Over the years, I have found that due to my own beliefs about the teaching and learning processes, I tend to favour certain strategies over others. However, I can say that my lessons usually include an eclectic mix. The question is “How does this mix come about?”
My current practice, after 25 years of experience, is a reflection of previous instances of trying things out and finding out what works best for me in certain scenarios. Therefore, I can choose to do Presentation, Practice and Production or Guided Discovery, depending on the target structure to be taught. I can also do Task Based Learning or Project Based Learning if the topic seems suitable. Dogme? Of course! And Communicative Language Teaching usually! I have also tried Test, Teach, Test, used translation strategies and compared L1 and L2 in monolingual classes. I also favour Teacher Talking Time sometimes if I feel my students may benefit from my telling them a story or experience.
In my early teaching years, I used to be much stricter about my lesson planning stage and the decisions I made while planning were seldom changed.
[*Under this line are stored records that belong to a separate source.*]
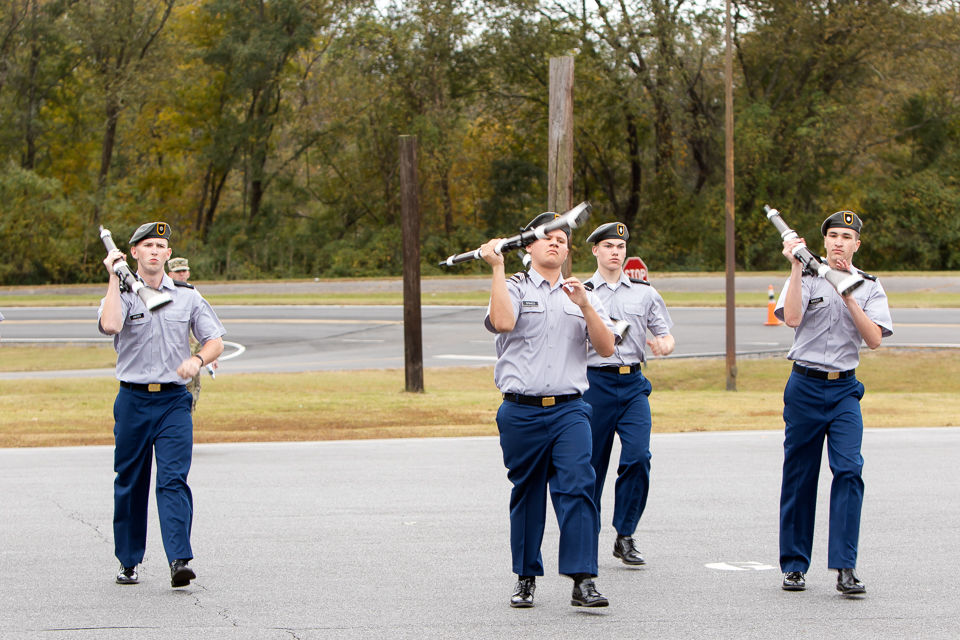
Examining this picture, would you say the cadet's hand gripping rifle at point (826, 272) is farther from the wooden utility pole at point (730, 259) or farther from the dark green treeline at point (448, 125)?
the dark green treeline at point (448, 125)

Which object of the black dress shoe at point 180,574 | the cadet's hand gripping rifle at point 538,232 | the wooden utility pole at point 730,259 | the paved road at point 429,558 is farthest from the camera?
the wooden utility pole at point 730,259

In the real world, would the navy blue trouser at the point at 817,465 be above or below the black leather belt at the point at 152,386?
below

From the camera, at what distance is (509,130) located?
157 feet

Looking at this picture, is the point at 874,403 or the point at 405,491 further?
the point at 874,403

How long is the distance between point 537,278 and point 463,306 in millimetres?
30339

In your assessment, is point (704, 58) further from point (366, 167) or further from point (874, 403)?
point (874, 403)

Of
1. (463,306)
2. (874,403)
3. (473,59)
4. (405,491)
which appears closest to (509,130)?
(473,59)

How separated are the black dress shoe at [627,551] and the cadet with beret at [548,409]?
3.86ft

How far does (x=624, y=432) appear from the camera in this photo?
7430 mm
Later, I started being more flexible and planned alternative paths to follow depending on how the actual class was going. These days, my plans are more of a loose guide that is filled up as the lesson progresses. I can do this because I am much more confident about reading and assessing the classroom situations and choosing what is best more spontaneously. This is possible because I have a solid knowledge base and a myriad of past experiences to back up my ‘instincts’.
A final consideration. When trying to achieve a more spontaneous and organic lesson it is essential to have a body of knowledge and experiences to fall back on, as well as to allow yourself to experiment with new options regularly in order to feed this bank of experiences. You could always do the same thing over and over but isn’t variety the spice of life?